- _Aim_
Lift a passage from the hyperopt code below word for word. Start at the words "#momentum mB., and" and stop after "0.9, 0.95]),#optimizer ????".

- _Text to read_
★ ★ ★ ★

Split data from training

train.shape
(5438, 22)
X_train = train[features].values[:-1000,:]
y_train = train[target].values[:-1000]


X_test = train[features].values[-950:, ]
y_test = train[target].values[-950:]
X_train.shape, X_test.shape
((4438, 16), (950, 16))

hyperopt setup - define search space and score function

from hyperopt import hp
from hyperopt import fmin, tpe, hp, STATUS_OK, Trials, anneal, rand
search_space = { 
    
                 'n_d': hp.choice('n_d',[8, 16, 24, 32, 64, 128]), #Nd and Na are chosen from {8, 16, 24, 32, 64, 128},
                 'n_steps': hp.choice('n_steps',[3,4,5,6,7,8,9,10]),#Nsteps is chosen from {3, 4, 5, 6, 7, 8, 9, 10}
                 'gamma':hp.choice('gamma', [1.0, 1.2, 1.5, 2.0]),#γ is chosen from {1.0, 1.2, 1.5, 2.0}
                 'n_independent':hp.choice('n_independent', [1,2,3,4,5] ),
                 'n_shared':hp.choice('n_shared', [1,2,3,4,5]),
                 'momentum':  hp.choice('momentum', np.round(np.arange(0.01, 0.4, 0.01),3)), #Momentum for batch normalization, typically ranges from 0.01 to 0.4 (default=0.02)
                 #momentum mB., and mB is chosen from {0.6, 0.7, 0.8, 0.9, 0.95, 0.98}. 
                 'lambda_sparse': hp.choice('lambda_sparse', [0, 0.000001, 0.0001, 0.001, 0.01, 0.1]), #λsparse is chosen from {0, 0.000001, 0.0001, 0.001, 0.01, 0.1}
                 'optimizer_fn': hp.choice('optimizer_fn', ['Adam', 'RMSprop', 'SGD']),
                 'lr': hp.choice('lr', [0.005, 0.01, 0.02, 0.025]), #optimizer. the learning rateis chosen from {0.005, 0.01.0.02, 0.025}, 
                 'optimizer_momentum': hp.choice('optimizer_momentum', [0.4, 0.8, 0.9, 0.95]),#optimizer ????

★ ★ ★ ★

- _Record set_

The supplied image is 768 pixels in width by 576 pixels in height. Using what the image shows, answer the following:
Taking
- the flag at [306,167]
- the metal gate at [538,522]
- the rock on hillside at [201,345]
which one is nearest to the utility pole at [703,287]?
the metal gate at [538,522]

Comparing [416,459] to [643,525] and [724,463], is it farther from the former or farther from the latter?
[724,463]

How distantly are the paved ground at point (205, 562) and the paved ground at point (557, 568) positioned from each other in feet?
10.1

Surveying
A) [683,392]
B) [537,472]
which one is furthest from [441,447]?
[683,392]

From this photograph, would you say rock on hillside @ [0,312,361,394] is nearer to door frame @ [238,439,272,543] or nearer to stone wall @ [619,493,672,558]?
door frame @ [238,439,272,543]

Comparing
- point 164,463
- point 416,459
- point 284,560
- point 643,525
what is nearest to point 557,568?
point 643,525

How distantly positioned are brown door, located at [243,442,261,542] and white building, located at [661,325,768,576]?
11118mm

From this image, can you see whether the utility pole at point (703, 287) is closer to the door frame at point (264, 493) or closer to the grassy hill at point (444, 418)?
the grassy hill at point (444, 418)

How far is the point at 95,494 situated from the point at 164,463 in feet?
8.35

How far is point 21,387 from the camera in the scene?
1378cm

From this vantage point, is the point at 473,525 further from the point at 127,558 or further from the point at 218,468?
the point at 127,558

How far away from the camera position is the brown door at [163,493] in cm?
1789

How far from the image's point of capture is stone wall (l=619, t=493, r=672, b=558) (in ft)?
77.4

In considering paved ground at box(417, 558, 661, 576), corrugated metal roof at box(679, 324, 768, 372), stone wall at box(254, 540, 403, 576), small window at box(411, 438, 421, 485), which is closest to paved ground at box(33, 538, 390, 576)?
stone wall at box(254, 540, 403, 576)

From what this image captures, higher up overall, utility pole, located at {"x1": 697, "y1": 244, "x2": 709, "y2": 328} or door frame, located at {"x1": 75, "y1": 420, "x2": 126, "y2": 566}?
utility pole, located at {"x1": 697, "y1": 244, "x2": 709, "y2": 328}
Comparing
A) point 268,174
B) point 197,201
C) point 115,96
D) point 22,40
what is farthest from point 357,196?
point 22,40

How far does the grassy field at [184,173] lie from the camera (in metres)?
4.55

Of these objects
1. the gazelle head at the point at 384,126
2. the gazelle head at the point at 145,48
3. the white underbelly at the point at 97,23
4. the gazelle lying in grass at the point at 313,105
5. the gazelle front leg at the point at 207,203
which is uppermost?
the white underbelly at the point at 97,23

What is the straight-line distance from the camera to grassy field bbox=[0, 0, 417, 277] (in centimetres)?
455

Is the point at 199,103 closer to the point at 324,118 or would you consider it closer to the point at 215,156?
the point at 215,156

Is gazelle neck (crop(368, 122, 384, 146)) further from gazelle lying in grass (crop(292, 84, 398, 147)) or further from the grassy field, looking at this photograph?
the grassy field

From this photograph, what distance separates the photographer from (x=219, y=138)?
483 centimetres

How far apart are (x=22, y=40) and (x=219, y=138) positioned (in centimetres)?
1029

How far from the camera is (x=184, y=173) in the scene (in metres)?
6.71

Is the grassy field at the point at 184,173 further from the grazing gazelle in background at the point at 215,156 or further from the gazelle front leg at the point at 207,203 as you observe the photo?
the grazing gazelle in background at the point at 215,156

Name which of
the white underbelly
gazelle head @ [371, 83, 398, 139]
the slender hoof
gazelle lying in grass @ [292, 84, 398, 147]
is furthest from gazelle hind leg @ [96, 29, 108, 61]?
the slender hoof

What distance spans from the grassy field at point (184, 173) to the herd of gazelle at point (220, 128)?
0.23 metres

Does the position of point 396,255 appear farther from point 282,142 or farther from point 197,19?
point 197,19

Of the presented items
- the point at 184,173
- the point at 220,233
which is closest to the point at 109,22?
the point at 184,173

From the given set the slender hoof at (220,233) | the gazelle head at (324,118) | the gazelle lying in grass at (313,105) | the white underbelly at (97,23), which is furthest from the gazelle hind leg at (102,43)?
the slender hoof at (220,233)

★ ★ ★ ★

- _Finished task_
#momentum mB., and mB is chosen from {0.6, 0.7, 0.8, 0.9, 0.95, 0.98}. 
                 'lambda_sparse': hp.choice('lambda_sparse', [0, 0.000001, 0.0001, 0.001, 0.01, 0.1]), #λsparse is chosen from {0, 0.000001, 0.0001, 0.001, 0.01, 0.1}
                 'optimizer_fn': hp.choice('optimizer_fn', ['Adam', 'RMSprop', 'SGD']),
                 'lr': hp.choice('lr', [0.005, 0.01, 0.02, 0.025]), #optimizer. the learning rateis chosen from {0.005, 0.01.0.02, 0.025}, 
                 'optimizer_momentum': hp.choice('optimizer_momentum', [0.4, 0.8, 0.9, 0.95]),#optimizer ????